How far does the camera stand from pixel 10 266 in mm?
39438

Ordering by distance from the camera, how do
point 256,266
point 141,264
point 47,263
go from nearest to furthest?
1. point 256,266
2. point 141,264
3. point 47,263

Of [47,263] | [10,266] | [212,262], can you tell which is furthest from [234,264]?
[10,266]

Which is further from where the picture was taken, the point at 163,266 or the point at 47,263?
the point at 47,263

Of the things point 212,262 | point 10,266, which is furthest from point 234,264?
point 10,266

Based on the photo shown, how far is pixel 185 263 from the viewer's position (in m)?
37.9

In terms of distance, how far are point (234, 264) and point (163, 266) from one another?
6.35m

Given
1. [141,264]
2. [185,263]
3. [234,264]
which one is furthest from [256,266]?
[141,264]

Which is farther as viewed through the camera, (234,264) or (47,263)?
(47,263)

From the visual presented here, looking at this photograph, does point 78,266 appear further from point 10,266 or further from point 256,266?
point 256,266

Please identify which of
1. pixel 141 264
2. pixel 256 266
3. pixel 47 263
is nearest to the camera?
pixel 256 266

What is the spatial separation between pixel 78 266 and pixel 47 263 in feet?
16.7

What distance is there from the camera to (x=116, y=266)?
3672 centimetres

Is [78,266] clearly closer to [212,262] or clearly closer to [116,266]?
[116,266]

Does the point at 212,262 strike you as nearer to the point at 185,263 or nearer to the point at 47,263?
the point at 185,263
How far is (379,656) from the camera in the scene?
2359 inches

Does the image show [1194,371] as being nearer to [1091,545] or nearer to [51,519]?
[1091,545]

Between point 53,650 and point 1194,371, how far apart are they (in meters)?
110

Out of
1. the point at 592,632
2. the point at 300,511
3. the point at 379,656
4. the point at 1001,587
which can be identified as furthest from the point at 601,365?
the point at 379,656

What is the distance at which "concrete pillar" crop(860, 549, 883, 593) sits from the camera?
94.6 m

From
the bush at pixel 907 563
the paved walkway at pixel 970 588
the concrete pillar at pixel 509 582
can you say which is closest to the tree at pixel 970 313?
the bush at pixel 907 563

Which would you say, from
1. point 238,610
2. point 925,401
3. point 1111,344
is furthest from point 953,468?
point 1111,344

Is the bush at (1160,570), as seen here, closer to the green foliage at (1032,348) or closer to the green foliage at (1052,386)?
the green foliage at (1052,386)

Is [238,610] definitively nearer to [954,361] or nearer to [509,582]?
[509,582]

- - -

* **GOAL**: Revise the listing above by replacing every occurrence of "the camera" with "the observer", leaving all other text unchanged.

* **PROBLEM SOLUTION**:
How far does the observer stand from pixel 10 266 in mm?
39438

Ordering by distance from the observer, how do
point 256,266
point 141,264
point 47,263
go from nearest to furthest?
1. point 256,266
2. point 141,264
3. point 47,263

Of [47,263] | [10,266] | [212,262], can you tell which is furthest from [234,264]?
[10,266]

Which is further from where the picture was taken, the point at 163,266 or the point at 47,263?
the point at 47,263

Of the things point 212,262 | point 10,266, which is furthest from point 234,264?
point 10,266

Based on the photo shown, how far is pixel 185 263 from the viewer's position (in m)?
37.9

In terms of distance, how far are point (234, 264) and point (163, 266) from one another?
6.35m

Given
1. [141,264]
2. [185,263]
3. [234,264]
which one is furthest from [256,266]?
[141,264]

Which is farther as viewed through the observer, (234,264) or (47,263)?
(47,263)

From the visual presented here, looking at this photograph, does point 78,266 appear further from point 10,266 or further from point 256,266?
point 256,266

Please identify which of
1. pixel 141 264
2. pixel 256 266
3. pixel 47 263
is nearest to the observer?
pixel 256 266

What is the spatial separation between pixel 78 266 and pixel 47 263 in feet?
16.7

What distance is there from the observer to (x=116, y=266)?
3672 centimetres

Is [78,266] clearly closer to [212,262] or clearly closer to [116,266]?
[116,266]

Does the point at 212,262 strike you as nearer to the point at 185,263 or nearer to the point at 47,263?
the point at 185,263
How far is (379,656) from the observer in the scene?
2359 inches

Does the image show [1194,371] as being nearer to [1091,545] or nearer to [51,519]?
[1091,545]

Between point 53,650 and point 1194,371, how far apart are they (in meters)?
110

Out of
1. the point at 592,632
2. the point at 300,511
3. the point at 379,656
4. the point at 1001,587
which can be identified as furthest from the point at 601,365?
the point at 379,656

What is the distance at which "concrete pillar" crop(860, 549, 883, 593) sits from the observer?
94.6 m

From
the bush at pixel 907 563
the paved walkway at pixel 970 588
the concrete pillar at pixel 509 582
can you say which is closest to the tree at pixel 970 313?
the bush at pixel 907 563

Which would you say, from
1. point 238,610
2. point 925,401
3. point 1111,344
is furthest from point 953,468?
point 1111,344

Is the bush at (1160,570), as seen here, closer to the green foliage at (1032,348) or closer to the green foliage at (1052,386)?
the green foliage at (1052,386)

Is [238,610] definitively nearer to [954,361] or nearer to [509,582]?
[509,582]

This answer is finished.